Sich selber sein...
Sich selber sein in der Beziehung bedeutet vor allem, in Gegenwart des Partners...
- seine Bedürfnisse auszudrücken, statt sie Erwartungen zu opfern
- zu sagen, was einem wichtig ist
- auszudrücken, was einem fehlt
- Wünsche und Präferenzen offen zu legen statt sie zu verheimlichen
Wenn wir jemandem nahe sind, so ist dessen Einflussnahme naturgemäss gross und wird auch intensiver empfunden. Diese Einflussnahme ist einerseits erwünscht, weil wir sonst nicht spüren würden, welche Absichten und Bedürfnisse unser Partner hat. Andererseits entstehen dadurch Erwartungen an uns. Dazu kommt noch, dass wir ohne Zutun des Gegenübers bereits ein Set an verinnerlichten Erwartungen an uns selbst als Partner haben. Nähe kann in diesem Fall als bedrängend erlebt werden, weil wir uns ständig den Erwartungen ausgesetzt fühlen.
Das ständige Achten darauf, was der andere gerade erwartet, kann den Zugang versperren zu dem, was man als Partner selber will, was man braucht, was einem fehlt, was einem wichtig ist oder was man gerade als Möglichkeit sieht.
Letztlich läuft es bei dieser spezifischen Nähe-Problematik darauf hinaus, dass man Mühe hat, in der Beziehung sich selber zu sein.
Sich selber sein in einer Bindung bedeutet auch, dass man in Kauf nimmt, nicht immer zu gefallen, "unpopulär" zu sein, unter Umständen einen Konflikt ausdiskutieren zu müssen, Geduld zu haben, bis man einen Kompromiss gefunden hat und Verständnis aufzubringen für eine erste allenfalls enttäuschte Reaktion des Partners.
Hintergründe für die Selbst-Blockade
Der Zusammenhang mit dem Bindungserbe kann vielfältig sein.
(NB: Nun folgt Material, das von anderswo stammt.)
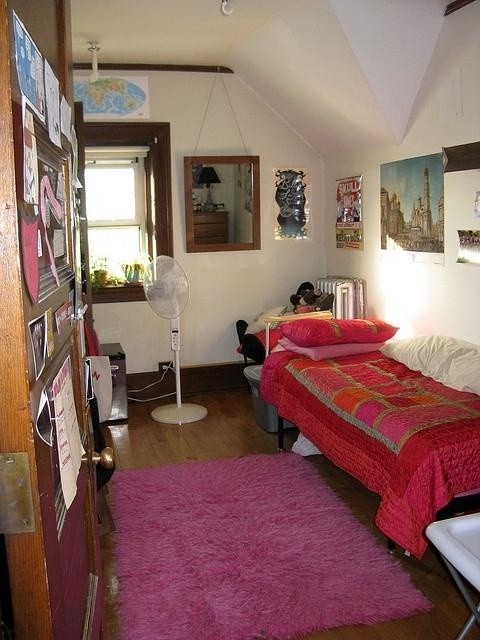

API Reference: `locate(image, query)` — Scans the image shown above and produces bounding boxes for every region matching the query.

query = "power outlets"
[159,362,173,371]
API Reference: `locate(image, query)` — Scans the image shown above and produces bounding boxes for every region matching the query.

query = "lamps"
[197,167,221,210]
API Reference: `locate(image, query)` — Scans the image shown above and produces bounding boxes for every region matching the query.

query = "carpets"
[111,453,435,640]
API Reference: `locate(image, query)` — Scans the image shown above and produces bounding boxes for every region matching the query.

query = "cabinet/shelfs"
[194,211,228,243]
Hier einige Vorschläge (ohne Anspruch auf Vollständigkeit!)
- Wenn man seine Eltern selten gesehen hat, etwas in einer Art und Weise auszudiskutieren, so dass es für beide am Ende stimmt, dann hat man als Kind wenig Vorbildfunktionen diesbezüglich erleben können.
- Es kann sein, dass die Herkunftsfamilie einen Vermeidungsstil hatte. Wenn man selber diesen Vermeidungsstil verinnerlicht hat, dann ist man als Partner in der eigenen Beziehung zu unvorbereitet auf Diskussionen und Willensäusserungen des andern.
- Ebenso ist denkbar, dass ein familiäres Klima vorherrschte, bei dem man es immer allen andern Recht machen musste, damit keine Konflikte aufkommen.
- Es ist auch möglich, dass die Eltern die Eigenständigkeit des Kindes und den eigenen kindlichen Willen nicht an sich heran gelassen haben, weil es Erziehungsstress und Einsatz bedeutet. Dabei hat das Kind gelernt, den Willen oder Präferenzen nicht auszudrücken.
- Bedürfnisse zu zeigen, vor allem im affektiven Bereich, löste wenig Aufmerksamkeit aus oder allenfalls Zurückweisung.
- Das Erfüllen von Erwartungen anderer wurde mit Wohlgefallen oder Aufmerksamkeit belohnt, das Nicht-Erfüllen ignoriert oder bestraft (z.B. Ärger-Rückzug). Mit eigenen Bedürfnissen hat man sich zurückzuhalten, sie für sich zu behalten, so die Erziehungsbotschaft.
- Es ist auch denkbar, dass der Ausdruck des eigenen Willens bekämpft oder abgewertet wurde (alles nur "kindlicher Unfug", "Trotz" oder "Pubertät").
- Denkbar ist ein familiäres Klima, wo das Anpassen an eine Autorität (z.B. Vater) sehr hoch gehalten wurde, auch dann, wenn es einem überhaupt nicht passte.
- Ebenso ist denkbar, dass man sich stets an die kleineren Geschwister anpassen mussten, damit man miteinander spielen konnte (oder umgekehrt: sich stets an die Grösseren halten zu müssen). Das kann eine übertriebene Zurückstellung von eigenen Präferenzen, Bedürfnissen etc. nach sich ziehen, vor allem wenn es von den Eltern erwartet wurde.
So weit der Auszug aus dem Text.